▶ _Task to carry out_
Continue the passage on assembly language below, starting right after its last sentence.
====== Text excerpt ======
An assembly language is the language of a CPU, but the numbers of the machine code are
replaced by easy-to-remember mnemonics. Instead of programming using pure
hexadecimal, such as 83 C4 04, programmers can use something easier to remember and
read, such as ADD ESP, 4, which adds 4 to ESP. The human readable version is read by a
program called an assembler, and then it is translated into machine code by a process called
assembling (analogous to compiling in high-level languages). A modern assembly language
is the result of both the physical CPU and the assembler. Modern assembly languages also
have high-level features such as macros and user-defined data types.
Why Learn Assembly?
Many high-level languages (Java, C#, Python, etc.) share common characteristics. If a
programmer is familiar with any one of them, then he or she will have no trouble picking up
one of the others after a few weeks of study. Assembly language is very different; it shares
almost nothing with high-level languages. Assembly languages for different CPU
architectures often have little in common. For instance, the MIPS R4400 assembly language
is very different from the x86 language. There are no compound statements. There are no if
statements, and the goto instruction (JMP) is used all the time. There are no objects, and
there is no type safety. Programmers have to build their own looping structures, and there is
no difference between a float and an int. There is nothing to assist programmers in
preventing logical errors, and there is no difference between execute instructions and data.
There are many differences between assembly languages.
I could go on forever listing the useful features that x64 assembly language is missing when
compared to high-level languages, but in a sense, this means that assembly language has
fewer obstacles. Type safety, predefined calling conventions, and separating code from data
are all restrictions. These restrictions do not exist in assembly; the only restrictions are those
imposed by the hardware itself. If the machine is capable of doing something, it can be told

to do so using its own assembly language.
A French person might know English as their second language and they could be instructed
to do a task in English, but if the task is too complicated, some concepts may be lost in
translation. The best way to explain how to perform a complex task to a French person is to
explain it in French. Likewise, C++ and other high-level languages are not the CPU's native
language. The computer is very good at taking instructions in C++, but when you need to
explain exactly how to do something very complicated, the CPU's native language is the only
option.



14
Another important reason to learn an assembly language is simply to understand the CPU. A
CPU is not distinct from its assembly language. The language is etched into the silicon of the
CPU itself.
====== Entries shown ======
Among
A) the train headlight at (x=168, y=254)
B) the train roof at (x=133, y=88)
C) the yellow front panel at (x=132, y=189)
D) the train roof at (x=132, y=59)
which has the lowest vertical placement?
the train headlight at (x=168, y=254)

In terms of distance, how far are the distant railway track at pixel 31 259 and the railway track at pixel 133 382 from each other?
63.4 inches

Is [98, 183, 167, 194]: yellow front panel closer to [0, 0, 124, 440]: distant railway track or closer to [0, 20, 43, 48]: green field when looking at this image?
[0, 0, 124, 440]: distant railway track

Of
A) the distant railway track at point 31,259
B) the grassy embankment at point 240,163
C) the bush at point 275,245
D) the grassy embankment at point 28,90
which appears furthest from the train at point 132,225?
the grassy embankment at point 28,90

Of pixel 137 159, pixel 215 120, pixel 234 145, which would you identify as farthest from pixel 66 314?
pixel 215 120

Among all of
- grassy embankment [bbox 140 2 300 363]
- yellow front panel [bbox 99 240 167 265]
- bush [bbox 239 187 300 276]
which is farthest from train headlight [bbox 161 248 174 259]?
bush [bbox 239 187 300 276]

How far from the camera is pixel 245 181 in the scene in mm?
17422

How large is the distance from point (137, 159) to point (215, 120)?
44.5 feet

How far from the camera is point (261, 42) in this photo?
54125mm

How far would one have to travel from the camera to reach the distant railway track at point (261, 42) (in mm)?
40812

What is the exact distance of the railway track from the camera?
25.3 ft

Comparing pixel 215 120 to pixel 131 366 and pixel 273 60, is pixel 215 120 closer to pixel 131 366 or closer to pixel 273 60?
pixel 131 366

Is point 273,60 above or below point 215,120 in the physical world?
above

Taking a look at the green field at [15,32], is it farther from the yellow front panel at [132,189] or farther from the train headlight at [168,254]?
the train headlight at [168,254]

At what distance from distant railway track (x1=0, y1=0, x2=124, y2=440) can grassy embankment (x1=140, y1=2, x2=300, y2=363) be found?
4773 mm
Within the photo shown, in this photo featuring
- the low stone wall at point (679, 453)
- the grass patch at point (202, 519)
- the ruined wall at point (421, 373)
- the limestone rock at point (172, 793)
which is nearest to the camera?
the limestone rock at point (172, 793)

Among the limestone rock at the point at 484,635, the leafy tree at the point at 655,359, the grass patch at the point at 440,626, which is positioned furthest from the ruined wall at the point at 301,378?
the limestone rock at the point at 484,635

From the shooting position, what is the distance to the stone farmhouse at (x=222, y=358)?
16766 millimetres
======
▶ _Exercise answer_
Intended Audience
This book is aimed at developers using Microsoft's Visual Studio. This is a versatile and very
powerful assembly language IDE. This book is targeted at programmers with a good
foundation in C++ and a desire to program native assembly using the Visual Studio IDE
(professional versions and the express editions). The examples have been tested using
Visual Studio and the assembler that comes bundled with it, ML64.exe (the 64-bit version of
MASM, Microsoft's Macro Assembler).
Having knowledge of assembly language programming also helps programmers understand
high-level languages like Java and C#. These languages are compiled to virtual machine
code (Java Byte Code for Java and CIL or Common Intermediate Language for .NET
languages). The virtual machine code can be disassembled and examined from .NET
executables or DLL files using the ILDasm.exe tool, which comes with Visual Studio. When a
.NET application is executed by another tool, ILAsm.exe, it translates the CIL machine code
into native x86 machine code, which is then executed by the CPU. CIL is similar to an
assembly language, and a thorough knowledge of x86 assembly makes most of CIL

readable, even though they are different languages. This book is focused on C++, but this
information is similarly applicable to programming high-level languages.
This book is about the assembly language of most desktop and laptop PCs. Almost all
modern desktop PCs have a 64-bit CPU based on the x86 architecture. The legacy 32-bit
and 16-bit CPUs and their assembly languages will not be covered in any great detail.
MASM uses Intel syntax, and the code in this book is not compatible with AT&T assemblers.
Most of the instructions are the same in other popular Intel syntax assemblers, such as
YASM and NASM, but the directive syntax for each assembler is different.



15


Chapter 1 Assembly in Visual Studio
There would be little point in describing x64 assembly language without having examined a
few methods for coding assembly. There are a number of ways to code assembly in both
32-bit and 64-bit applications. This book will mostly concentrate on 64-bit assembly, but first
let us examine some ways of coding 32-bit assembly, since 32-bit x86 assembly shares
many characteristics with 64-bit x86.
Inline Assembly in 32-Bit Applications
Visual C++ Express and Visual Studio Professional allow what is called inline assembly in
32-bit applications. I have used Visual Studio 2010 for the code in this book, but the steps
are identical for newer versions of the IDE. All of this information is applicable to users of
Visual Studio 2010, 2012, and 2013, both Express and Professional editions. Inline
assembly is where assembly code is embedded into otherwise normal C++ in either single
lines or code blocks marked with the __asm keyword.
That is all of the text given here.